Inadequate incident reporting systems
Unsafe work conditions also affect effective communication and improvement. Inadequate incident reporting systems can halt performance improvement and contribute to continuous endangerment of the staff. For example, a system that requires reporting both patients’ falls and “near-miss” falls, when a clinician received an injury to prevent the patient from obtaining one, allows for finding the cause of such instances (The Joint Commission, 2012). Reporting patient-and-staff incidents can help increase staff safety by devising plans to prevent injuries for both parties, not just the patients.
Improving communication
Unsafe working conditions also create room for certain communication issues. According to the Joint Commission (2013), communication failure was one of the top contributing root causes of adverse events reported from 2004 to 2011. Feeling unsafe in one’s working environment can contribute to one’s reluctance to ask questions openly. By fostering a safe working atmosphere and encouraging information exchange, a healthcare institution can improve nurses’ critical thinking skills, which directly benefits the patient. Rotations longer than 12 hours deprivation impair cognitive functions and cause irritability, negatively affecting effective communication. Adequate working hours can improve nurses’ communication and, as a result, their performance. If nursing staff is not informed about potential hazards of in-home care, it can put them in serious danger. A safety program to develop a risk prevention strategy is essential.
Conclusion
Workforce safety presents a fundamental component in providing exceptional care for patients.

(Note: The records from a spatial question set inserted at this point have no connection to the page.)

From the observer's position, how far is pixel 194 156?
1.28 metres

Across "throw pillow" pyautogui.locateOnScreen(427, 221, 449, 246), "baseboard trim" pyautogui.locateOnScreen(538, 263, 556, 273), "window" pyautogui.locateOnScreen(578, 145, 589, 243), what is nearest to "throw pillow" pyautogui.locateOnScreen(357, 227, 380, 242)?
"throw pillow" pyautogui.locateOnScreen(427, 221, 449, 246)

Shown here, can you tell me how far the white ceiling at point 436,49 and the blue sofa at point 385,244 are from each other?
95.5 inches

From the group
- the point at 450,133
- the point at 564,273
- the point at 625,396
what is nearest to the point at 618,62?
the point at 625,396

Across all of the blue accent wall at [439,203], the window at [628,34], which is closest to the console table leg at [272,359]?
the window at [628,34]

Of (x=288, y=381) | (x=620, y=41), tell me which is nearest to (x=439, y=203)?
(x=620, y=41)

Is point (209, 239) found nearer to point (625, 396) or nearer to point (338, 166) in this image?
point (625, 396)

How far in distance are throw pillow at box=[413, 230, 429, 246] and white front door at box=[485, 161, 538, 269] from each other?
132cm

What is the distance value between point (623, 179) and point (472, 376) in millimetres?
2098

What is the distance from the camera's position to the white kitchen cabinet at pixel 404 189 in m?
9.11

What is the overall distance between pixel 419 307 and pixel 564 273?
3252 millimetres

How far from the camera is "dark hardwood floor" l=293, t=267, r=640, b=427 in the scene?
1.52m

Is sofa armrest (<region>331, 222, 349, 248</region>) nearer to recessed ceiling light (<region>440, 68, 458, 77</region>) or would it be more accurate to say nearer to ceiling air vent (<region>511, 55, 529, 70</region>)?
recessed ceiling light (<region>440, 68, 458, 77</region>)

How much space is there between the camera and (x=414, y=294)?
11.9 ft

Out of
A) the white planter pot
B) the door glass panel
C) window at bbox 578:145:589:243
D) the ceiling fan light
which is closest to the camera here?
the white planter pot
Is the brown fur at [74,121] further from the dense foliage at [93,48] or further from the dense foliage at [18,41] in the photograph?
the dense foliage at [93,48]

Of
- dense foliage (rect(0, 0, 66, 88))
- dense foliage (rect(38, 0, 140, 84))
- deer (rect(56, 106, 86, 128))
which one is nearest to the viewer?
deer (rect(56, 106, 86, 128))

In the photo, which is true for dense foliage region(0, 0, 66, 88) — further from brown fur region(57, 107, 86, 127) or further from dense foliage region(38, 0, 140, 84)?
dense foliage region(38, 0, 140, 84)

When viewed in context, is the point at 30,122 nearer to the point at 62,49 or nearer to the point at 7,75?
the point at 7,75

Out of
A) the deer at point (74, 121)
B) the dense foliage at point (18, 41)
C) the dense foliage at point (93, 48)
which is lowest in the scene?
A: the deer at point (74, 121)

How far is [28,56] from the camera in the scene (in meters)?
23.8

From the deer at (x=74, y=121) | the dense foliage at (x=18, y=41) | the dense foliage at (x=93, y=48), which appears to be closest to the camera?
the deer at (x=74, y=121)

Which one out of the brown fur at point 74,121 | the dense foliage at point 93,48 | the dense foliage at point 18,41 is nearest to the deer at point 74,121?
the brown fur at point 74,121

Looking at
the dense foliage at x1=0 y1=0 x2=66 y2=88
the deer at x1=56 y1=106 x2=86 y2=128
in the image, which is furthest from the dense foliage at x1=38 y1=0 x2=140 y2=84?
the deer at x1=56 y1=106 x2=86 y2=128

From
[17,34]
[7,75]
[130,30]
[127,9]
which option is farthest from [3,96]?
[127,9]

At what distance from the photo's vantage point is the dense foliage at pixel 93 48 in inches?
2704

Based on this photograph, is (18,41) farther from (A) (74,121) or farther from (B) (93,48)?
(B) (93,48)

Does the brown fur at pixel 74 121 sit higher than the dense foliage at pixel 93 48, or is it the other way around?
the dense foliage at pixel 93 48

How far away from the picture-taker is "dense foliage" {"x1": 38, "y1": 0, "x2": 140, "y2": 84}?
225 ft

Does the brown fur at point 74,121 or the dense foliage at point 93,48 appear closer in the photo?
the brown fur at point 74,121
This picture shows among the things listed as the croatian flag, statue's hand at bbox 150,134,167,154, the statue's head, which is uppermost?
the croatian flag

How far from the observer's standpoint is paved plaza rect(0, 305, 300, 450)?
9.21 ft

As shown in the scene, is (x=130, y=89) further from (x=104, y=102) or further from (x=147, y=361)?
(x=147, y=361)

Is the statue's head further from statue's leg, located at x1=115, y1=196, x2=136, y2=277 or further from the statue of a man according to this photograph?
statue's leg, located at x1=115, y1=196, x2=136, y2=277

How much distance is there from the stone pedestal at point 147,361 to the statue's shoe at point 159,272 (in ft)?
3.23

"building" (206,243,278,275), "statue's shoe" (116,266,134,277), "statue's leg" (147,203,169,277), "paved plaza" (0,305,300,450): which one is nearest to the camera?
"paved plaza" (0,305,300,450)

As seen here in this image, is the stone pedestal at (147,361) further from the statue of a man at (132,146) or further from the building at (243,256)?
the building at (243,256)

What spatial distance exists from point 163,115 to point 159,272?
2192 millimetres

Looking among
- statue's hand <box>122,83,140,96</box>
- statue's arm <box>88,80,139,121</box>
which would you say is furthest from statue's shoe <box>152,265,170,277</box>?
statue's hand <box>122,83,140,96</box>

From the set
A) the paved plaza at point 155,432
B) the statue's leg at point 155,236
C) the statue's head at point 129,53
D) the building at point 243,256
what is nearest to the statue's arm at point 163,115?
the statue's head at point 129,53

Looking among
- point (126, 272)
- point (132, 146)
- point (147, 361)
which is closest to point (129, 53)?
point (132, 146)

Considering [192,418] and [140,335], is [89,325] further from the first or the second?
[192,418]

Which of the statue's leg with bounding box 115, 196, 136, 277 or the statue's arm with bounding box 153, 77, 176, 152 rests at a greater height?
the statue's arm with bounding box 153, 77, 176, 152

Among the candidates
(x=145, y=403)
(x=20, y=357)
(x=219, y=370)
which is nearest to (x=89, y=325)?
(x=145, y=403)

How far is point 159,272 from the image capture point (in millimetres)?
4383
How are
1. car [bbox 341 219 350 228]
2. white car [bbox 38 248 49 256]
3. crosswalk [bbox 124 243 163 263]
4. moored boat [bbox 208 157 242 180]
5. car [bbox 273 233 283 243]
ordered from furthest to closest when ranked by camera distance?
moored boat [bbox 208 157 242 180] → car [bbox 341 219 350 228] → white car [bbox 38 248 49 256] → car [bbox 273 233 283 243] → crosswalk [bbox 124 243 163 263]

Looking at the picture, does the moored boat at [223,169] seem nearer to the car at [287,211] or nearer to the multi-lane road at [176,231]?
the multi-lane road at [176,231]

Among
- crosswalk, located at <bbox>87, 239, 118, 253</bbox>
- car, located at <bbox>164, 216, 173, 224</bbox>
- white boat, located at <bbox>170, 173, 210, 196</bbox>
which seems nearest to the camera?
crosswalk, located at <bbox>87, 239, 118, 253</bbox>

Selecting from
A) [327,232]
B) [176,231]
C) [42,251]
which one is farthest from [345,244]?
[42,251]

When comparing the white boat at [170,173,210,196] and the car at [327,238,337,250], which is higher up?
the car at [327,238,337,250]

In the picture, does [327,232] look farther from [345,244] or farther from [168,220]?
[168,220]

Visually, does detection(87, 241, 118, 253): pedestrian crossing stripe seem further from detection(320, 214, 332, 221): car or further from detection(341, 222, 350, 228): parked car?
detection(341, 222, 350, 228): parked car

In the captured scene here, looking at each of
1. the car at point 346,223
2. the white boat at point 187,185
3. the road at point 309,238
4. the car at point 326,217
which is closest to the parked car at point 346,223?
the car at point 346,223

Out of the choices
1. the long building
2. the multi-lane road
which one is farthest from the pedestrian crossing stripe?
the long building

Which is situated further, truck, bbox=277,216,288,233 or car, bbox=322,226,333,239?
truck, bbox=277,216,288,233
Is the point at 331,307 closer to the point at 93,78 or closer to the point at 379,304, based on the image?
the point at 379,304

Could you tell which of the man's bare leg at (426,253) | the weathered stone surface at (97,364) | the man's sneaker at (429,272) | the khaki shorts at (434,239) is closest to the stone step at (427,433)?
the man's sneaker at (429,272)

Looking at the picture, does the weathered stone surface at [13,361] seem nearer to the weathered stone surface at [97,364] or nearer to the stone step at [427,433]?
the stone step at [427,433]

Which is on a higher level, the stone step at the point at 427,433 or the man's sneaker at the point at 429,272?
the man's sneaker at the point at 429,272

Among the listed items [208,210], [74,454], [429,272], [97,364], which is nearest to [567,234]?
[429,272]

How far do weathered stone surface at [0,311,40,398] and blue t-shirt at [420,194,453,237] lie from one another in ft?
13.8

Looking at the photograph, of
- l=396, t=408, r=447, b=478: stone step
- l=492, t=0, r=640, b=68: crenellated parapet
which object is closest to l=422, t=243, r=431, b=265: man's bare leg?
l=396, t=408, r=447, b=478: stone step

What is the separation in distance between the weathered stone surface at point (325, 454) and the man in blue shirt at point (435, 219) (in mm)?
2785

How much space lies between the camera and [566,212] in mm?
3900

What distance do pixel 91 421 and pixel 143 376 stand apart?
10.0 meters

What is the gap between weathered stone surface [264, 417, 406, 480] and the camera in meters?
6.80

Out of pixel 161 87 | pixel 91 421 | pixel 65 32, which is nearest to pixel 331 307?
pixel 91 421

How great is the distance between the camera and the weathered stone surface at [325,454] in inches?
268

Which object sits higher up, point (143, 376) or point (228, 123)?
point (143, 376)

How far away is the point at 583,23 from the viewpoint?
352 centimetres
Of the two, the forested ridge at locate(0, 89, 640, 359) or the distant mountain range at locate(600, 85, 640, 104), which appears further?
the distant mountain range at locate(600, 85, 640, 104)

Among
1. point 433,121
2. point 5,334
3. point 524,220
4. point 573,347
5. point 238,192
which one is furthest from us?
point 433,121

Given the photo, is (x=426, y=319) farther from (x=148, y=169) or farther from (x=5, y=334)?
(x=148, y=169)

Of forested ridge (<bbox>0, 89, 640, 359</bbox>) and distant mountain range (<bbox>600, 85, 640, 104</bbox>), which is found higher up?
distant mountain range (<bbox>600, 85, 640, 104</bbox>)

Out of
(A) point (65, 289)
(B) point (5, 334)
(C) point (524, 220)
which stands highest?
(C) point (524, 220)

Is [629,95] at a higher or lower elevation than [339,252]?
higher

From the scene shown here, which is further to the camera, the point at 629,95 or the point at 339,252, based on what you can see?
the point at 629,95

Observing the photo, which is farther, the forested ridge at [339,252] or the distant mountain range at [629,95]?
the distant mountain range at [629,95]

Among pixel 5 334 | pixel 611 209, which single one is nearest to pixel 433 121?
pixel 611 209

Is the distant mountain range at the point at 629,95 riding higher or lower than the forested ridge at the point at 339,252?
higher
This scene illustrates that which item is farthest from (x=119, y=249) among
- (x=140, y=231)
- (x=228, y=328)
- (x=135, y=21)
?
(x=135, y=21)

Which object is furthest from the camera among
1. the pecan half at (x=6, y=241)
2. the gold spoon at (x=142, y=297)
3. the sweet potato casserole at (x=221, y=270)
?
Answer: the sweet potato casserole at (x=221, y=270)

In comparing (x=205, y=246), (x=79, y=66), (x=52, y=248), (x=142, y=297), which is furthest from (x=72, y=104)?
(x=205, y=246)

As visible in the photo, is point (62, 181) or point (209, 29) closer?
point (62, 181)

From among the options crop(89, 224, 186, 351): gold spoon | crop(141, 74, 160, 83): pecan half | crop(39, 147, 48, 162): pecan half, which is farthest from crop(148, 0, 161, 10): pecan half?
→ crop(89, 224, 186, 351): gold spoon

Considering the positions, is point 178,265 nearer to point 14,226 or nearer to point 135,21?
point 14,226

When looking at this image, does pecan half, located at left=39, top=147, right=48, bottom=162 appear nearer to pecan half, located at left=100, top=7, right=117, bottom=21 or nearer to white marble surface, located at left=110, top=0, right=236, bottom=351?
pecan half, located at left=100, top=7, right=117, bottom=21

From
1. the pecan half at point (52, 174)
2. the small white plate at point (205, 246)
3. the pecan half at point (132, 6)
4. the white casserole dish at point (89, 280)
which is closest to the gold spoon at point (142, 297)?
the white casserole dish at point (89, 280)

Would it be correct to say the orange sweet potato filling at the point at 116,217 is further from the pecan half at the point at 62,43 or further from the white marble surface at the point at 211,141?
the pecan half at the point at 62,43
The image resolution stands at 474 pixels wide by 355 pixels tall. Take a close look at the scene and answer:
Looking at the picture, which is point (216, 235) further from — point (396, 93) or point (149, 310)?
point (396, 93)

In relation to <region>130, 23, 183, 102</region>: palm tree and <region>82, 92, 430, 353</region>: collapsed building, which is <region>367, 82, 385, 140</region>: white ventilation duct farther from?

Unsafe working conditions contribute to many issues, including violence, exposure to dangerous substances, miscommunication, and physical and mental disorders. It is crucial to implement relevant strategies and policies to achieve a synergy of personnel safety and patient safety.
References
The Joint Commission. (2012). Improving patient and worker safety: Opportunities for synergy, collaboration and innovation. Web.
National Academies of Sciences, Engineering, and Medicine. (2019). Taking action against clinician burnout: A systems approach to professional well-being.